- 課題 -
下にある、思い通りにならないことに耐えられない子どもと不登校についての本文を、最後の文の続きから書き進めてください。

== 本文

プレジデントオンライン / 2024年3月8日 15時15分

※写真はイメージです - 写真=iStock.com/takasuu

なぜ不登校になってしまう子どもが増えているのか。スクールカウンセラーの藪下遊さんは「最近の子どもは『思い通りにならないことに耐えられない』という特徴を持っている。親や周囲の人から叱られた経験がないからか、『思い通りになるのが当然』と考えるようになってしまっている。子どものこころが成熟するためには、適切な押し返しが必須である」という――。(第1回)

※本稿は、藪下遊、髙坂康雅『「叱らない」が子どもを苦しめる』(ちくまプリマー新書)の一部を再編集したものです。

■授業時間が長いだけで不登校になる事例も

最近の、学校で現れる子どもたちの不適応の特徴の一つとして「思い通りにならないことに耐えられない」ということがあります。これだけではわかりにくいと思いますから、いくつか例を示しましょう。

====
== 課題データ

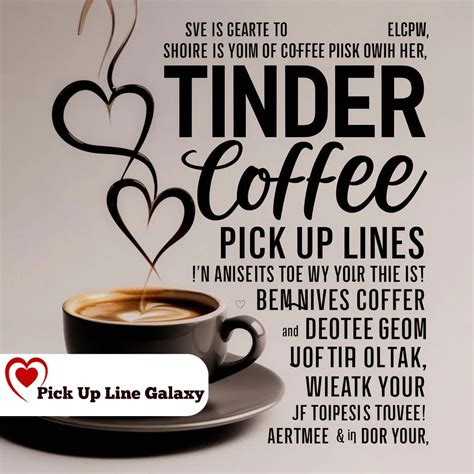 105 Coffee Pick Up Lines And Rizz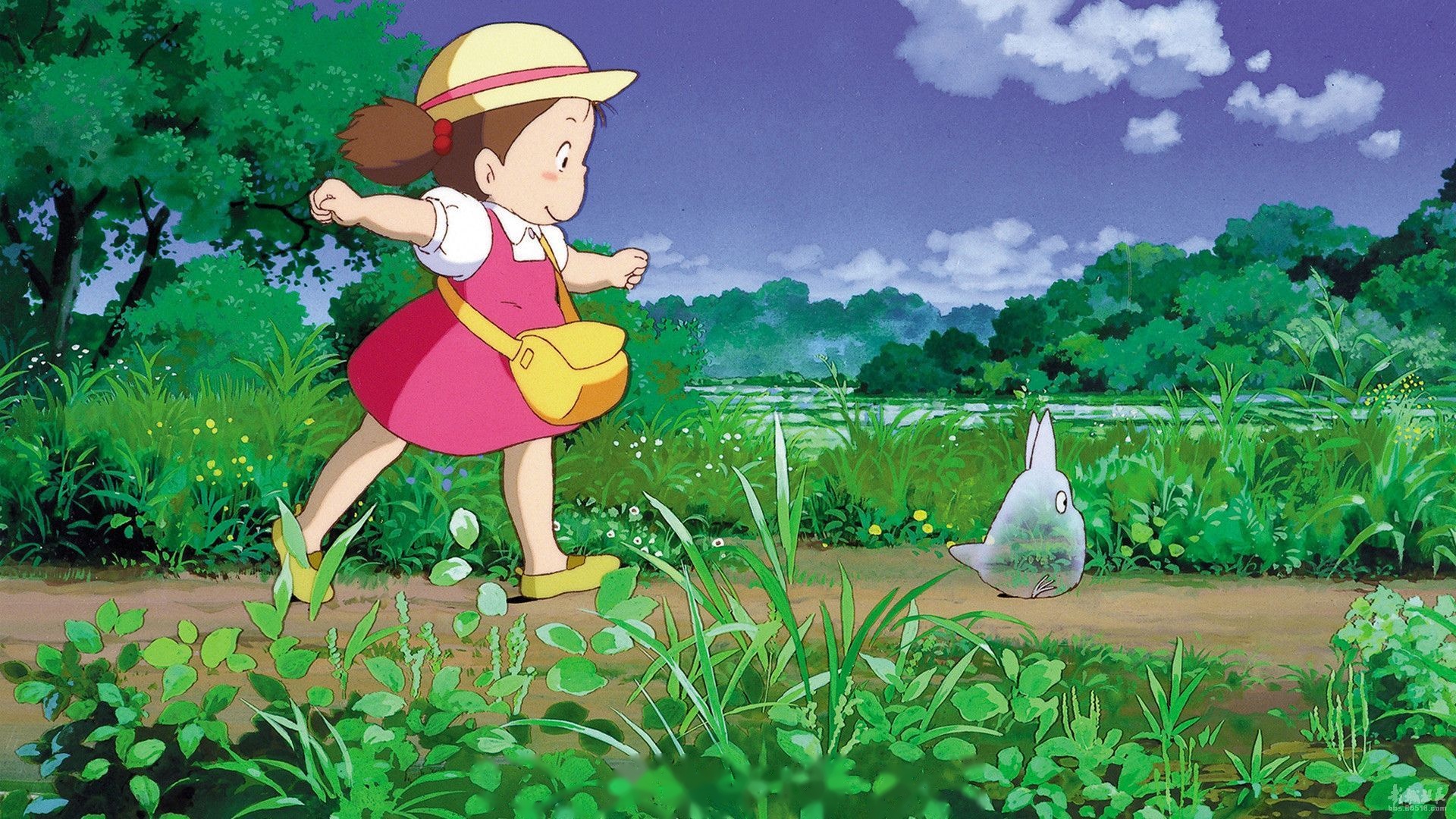 与其说全世界都爱宫崎骏的动画,不如说我们都爱动画里那份甜蜜的,纯粹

====

- 課題の解答 -
【事例1:授業時間が長いから学校に行かない】

小学校一年生の男子。小学校入学後しばらくしてから登校を渋るようになる。理由は「授業時間が長いから」と話す。学校としては、親に送り出してほしいという思いはあるが、「本人が嫌がるので」と親は子どもに言われるがままである。

五月雨式の登校は続き、学年が上がってもその傾向は変わらず、もともと学力には問題がなかったにもかかわらず、徐々に学力の低下が起こり、それがまた登校の難しさにつながるという悪循環になっている。

【事例2:都合が悪い状況で「いじめ」と主張する男子】

小学校四年生の男子。同級生とのやり取りで自分の要求が通らない状況や否定的な場面で「いじめられた」と主張する。例えば、自分がやりたい遊びができないとき、ドッジボールで当てられたときなどにそういった発言が見られる。親は男子がいじめられていると考え、対応や謝罪を学校に要求する。

この二つの事例の印象はずいぶん異なるものだと思いますが、共通しているのは「思い通りにならない場面」に対して不満や拒否感を抱えているということです。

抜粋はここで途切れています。